For many, P.T. Barnum is the equivalent of Robert E. Lee, a colorful character who made a career exploiting and dehumanizing those with disabilities. So it’s understandable that the disabled community was dismayed when it was announced last year that a big-budget musical was being made about the circus impresario. He may have coined the term “show business,” according to him, but he also brought the freak show into popular parlance.
The Greatest Showman, released this week, amounts to what was expected: a good-hearted film that situates Barnum as a white savior. Its message of tolerance and acceptance is great to hear in a country divided by every line imaginable. But for those with disabilities, The Greatest Showman reminds them of Barnum’s cruelty, and Hollywood’s continued misunderstanding of how to accurately represent disability.
A film version of Barnum would always require softening to be palatable to an audience. Screenwriters Jenny Bicks and Bill Condon are aware that Barnum isn’t a sympathetic character, yet they manipulate sympathy by presenting him as a well-meaning family man and ally to the disabled. Gone are the stories of him buying his first circus “oddity,” a blind slave woman named Joice Heth, in favor of a simpler story of a poor tailor’s son who wants to make good for his wife and daughters.

Aim A – Edit the passage on The Greatest Showman from "A film version" up to and including "wife and daughters.", putting "carnival" wherever "circus" appears.
Aim B – Convert the listing, from the line with "From this perspective, is" up to and including the line with "0.18 metres", into a Markdown table with the columns Nr and Line. Give one row per line and leave out blank lines.

Items from a data source:
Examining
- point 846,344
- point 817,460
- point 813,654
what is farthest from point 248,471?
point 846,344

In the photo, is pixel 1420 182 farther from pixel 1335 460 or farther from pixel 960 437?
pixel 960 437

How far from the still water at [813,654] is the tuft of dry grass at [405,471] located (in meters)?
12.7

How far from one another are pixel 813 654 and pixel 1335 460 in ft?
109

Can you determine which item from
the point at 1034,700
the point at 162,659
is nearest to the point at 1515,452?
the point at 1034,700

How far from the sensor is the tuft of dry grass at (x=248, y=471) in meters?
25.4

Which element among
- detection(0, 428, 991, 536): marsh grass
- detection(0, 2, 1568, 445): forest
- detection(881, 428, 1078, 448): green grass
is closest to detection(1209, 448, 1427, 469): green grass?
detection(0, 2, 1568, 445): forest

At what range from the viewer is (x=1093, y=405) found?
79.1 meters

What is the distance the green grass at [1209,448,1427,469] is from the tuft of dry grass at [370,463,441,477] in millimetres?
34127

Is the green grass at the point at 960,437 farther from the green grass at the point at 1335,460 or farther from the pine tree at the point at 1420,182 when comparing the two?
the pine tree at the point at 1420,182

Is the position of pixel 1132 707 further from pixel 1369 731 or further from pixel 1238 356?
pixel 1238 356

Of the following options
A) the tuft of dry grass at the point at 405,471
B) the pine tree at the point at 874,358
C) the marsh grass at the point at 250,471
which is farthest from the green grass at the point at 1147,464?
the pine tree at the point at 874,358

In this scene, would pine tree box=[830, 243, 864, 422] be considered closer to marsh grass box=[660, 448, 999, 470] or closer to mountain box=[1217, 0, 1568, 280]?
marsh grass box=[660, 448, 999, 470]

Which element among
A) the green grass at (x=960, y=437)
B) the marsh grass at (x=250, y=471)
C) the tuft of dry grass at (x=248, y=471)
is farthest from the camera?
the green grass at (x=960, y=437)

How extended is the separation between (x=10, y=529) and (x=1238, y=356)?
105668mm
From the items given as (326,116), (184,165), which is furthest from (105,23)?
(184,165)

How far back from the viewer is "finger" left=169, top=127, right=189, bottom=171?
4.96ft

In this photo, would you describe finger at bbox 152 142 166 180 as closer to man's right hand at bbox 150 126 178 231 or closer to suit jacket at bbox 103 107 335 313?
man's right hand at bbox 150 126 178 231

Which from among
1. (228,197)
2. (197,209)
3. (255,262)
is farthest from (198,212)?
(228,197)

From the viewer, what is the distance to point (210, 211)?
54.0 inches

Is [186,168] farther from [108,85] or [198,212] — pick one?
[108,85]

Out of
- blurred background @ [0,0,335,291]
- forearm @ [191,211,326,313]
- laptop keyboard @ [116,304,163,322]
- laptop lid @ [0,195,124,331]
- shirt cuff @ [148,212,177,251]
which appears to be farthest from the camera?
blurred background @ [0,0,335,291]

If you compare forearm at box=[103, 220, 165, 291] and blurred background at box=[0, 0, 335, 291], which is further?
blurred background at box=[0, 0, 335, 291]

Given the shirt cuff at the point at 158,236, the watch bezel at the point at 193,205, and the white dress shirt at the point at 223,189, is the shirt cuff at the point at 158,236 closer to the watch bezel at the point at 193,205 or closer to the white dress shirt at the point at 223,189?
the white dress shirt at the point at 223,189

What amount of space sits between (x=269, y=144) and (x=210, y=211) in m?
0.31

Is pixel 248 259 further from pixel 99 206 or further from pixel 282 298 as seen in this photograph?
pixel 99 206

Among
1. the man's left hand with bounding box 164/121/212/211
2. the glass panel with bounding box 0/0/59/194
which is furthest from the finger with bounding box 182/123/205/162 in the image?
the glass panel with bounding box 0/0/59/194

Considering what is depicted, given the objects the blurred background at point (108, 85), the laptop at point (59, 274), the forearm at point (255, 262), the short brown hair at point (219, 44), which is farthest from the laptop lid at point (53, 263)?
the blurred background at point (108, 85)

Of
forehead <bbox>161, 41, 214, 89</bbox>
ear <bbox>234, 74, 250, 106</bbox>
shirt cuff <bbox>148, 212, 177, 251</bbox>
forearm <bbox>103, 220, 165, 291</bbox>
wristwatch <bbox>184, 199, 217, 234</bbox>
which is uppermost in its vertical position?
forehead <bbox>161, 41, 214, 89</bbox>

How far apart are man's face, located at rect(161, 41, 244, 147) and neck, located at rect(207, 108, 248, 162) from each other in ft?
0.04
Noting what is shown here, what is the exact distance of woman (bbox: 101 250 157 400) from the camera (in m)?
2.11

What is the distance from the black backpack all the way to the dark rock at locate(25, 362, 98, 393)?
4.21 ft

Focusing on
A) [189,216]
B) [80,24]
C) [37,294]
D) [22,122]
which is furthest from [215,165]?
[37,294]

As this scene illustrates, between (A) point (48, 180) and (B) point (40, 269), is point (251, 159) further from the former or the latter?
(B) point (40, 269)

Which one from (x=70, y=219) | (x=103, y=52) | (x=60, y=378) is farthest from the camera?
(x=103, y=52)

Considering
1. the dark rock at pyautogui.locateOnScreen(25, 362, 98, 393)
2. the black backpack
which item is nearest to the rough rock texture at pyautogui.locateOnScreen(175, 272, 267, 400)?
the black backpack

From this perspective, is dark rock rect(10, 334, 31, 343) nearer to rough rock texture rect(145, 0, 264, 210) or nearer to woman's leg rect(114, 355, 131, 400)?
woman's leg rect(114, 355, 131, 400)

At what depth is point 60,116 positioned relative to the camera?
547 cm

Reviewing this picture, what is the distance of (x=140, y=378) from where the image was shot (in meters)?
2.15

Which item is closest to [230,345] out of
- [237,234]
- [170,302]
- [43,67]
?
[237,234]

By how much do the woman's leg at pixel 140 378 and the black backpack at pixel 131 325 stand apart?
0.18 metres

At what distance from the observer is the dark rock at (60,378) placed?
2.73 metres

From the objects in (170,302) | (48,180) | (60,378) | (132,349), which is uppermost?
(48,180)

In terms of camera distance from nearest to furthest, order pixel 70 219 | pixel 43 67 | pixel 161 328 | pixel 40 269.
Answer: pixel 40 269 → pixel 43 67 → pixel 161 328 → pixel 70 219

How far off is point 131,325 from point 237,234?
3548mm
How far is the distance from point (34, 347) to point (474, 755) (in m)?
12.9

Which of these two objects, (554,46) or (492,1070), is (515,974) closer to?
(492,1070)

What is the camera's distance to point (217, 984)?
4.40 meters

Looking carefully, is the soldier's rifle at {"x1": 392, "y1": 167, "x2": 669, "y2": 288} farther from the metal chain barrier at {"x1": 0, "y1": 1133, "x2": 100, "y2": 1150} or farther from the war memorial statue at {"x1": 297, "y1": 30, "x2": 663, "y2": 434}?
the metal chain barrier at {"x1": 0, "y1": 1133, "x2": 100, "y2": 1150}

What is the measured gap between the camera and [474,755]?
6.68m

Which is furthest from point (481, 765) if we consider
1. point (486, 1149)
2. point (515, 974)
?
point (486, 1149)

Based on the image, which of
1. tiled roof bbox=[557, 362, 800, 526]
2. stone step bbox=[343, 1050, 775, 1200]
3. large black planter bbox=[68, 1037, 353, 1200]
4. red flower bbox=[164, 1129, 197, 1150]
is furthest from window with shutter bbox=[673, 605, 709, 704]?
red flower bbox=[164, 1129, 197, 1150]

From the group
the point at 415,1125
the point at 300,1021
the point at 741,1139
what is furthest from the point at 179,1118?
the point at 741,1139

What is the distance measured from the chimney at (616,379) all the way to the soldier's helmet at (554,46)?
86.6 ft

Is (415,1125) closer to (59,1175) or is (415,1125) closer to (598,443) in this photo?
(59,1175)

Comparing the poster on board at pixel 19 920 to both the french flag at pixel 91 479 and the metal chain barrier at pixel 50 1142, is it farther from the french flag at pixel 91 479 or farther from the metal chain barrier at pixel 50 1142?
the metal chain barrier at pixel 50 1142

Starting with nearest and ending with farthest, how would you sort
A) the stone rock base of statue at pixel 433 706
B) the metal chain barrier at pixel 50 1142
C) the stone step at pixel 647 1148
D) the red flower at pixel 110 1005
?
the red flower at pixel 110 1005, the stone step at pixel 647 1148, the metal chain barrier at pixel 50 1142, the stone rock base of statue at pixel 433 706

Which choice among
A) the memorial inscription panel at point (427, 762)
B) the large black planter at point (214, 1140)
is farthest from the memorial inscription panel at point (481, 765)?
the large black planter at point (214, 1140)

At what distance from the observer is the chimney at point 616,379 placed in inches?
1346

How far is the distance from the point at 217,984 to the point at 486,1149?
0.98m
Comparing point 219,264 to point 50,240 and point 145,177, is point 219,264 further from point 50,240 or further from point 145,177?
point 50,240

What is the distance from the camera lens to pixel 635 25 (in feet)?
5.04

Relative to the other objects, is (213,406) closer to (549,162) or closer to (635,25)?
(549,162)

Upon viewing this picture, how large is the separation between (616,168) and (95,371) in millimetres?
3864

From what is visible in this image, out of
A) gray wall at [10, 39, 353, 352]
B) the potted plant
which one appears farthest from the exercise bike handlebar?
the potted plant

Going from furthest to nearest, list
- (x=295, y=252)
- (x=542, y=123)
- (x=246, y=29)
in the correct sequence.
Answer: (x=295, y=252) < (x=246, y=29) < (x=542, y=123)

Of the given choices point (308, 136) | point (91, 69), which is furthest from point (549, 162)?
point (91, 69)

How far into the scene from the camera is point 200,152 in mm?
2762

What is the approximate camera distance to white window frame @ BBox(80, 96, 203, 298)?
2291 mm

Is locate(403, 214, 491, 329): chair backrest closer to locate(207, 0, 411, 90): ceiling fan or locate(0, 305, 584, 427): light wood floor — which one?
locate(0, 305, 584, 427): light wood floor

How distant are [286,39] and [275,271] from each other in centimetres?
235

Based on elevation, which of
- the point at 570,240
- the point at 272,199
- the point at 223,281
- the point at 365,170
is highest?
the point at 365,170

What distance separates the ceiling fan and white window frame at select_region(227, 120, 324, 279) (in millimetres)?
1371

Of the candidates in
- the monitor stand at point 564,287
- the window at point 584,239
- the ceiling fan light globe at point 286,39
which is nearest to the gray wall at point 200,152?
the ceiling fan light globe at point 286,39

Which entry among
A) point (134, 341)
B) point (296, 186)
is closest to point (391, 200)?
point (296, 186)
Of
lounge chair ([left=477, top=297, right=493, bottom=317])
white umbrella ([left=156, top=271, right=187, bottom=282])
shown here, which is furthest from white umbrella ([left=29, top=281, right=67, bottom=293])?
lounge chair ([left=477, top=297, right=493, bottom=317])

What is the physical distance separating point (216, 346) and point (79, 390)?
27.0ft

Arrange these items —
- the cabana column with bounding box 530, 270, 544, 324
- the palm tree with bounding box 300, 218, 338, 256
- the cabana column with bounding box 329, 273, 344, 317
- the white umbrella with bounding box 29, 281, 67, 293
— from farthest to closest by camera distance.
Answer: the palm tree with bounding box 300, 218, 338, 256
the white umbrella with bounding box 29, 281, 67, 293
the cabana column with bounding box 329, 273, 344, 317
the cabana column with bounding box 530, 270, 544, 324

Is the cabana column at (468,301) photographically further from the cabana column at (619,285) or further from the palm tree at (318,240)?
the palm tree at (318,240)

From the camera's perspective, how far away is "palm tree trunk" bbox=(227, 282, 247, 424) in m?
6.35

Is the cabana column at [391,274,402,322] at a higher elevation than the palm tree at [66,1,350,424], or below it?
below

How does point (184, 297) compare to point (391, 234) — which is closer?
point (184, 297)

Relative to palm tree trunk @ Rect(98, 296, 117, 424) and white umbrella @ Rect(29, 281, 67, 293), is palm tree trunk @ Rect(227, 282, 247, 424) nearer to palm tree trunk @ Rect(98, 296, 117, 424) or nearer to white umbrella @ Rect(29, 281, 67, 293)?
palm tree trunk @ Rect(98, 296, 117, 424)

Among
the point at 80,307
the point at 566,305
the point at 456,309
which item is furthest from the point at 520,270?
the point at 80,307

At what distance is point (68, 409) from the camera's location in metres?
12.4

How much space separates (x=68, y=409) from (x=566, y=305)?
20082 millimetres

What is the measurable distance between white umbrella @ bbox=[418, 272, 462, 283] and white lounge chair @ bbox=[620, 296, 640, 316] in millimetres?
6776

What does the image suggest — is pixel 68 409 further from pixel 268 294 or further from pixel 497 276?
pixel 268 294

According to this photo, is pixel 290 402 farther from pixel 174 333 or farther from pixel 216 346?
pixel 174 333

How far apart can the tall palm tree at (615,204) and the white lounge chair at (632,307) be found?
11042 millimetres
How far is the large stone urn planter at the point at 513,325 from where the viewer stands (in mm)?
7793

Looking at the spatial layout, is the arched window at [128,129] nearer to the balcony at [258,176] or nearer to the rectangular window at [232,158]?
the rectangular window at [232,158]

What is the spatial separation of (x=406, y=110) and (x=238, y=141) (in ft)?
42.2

Right answer A –
A film version of Barnum would always require softening to be palatable to an audience. Screenwriters Jenny Bicks and Bill Condon are aware that Barnum isn’t a sympathetic character, yet they manipulate sympathy by presenting him as a well-meaning family man and ally to the disabled. Gone are the stories of him buying his first carnival “oddity,” a blind slave woman named Joice Heth, in favor of a simpler story of a poor tailor’s son who wants to make good for his wife and daughters.

Right answer B –
| Nr | Line |
|---|---|
| 1 | From this perspective, is dark rock rect(10, 334, 31, 343) nearer to rough rock texture rect(145, 0, 264, 210) or nearer to woman's leg rect(114, 355, 131, 400)? |
| 2 | woman's leg rect(114, 355, 131, 400) |
| 3 | At what depth is point 60,116 positioned relative to the camera? |
| 4 | 547 cm |
| 5 | Reviewing this picture, what is the distance of (x=140, y=378) from where the image was shot (in meters)? |
| 6 | 2.15 |
| 7 | Which item is closest to [230,345] out of |
| 8 | - [237,234] |
| 9 | - [170,302] |
| 10 | - [43,67] |
| 11 | ? |
| 12 | [237,234] |
| 13 | By how much do the woman's leg at pixel 140 378 and the black backpack at pixel 131 325 stand apart? |
| 14 | 0.18 metres |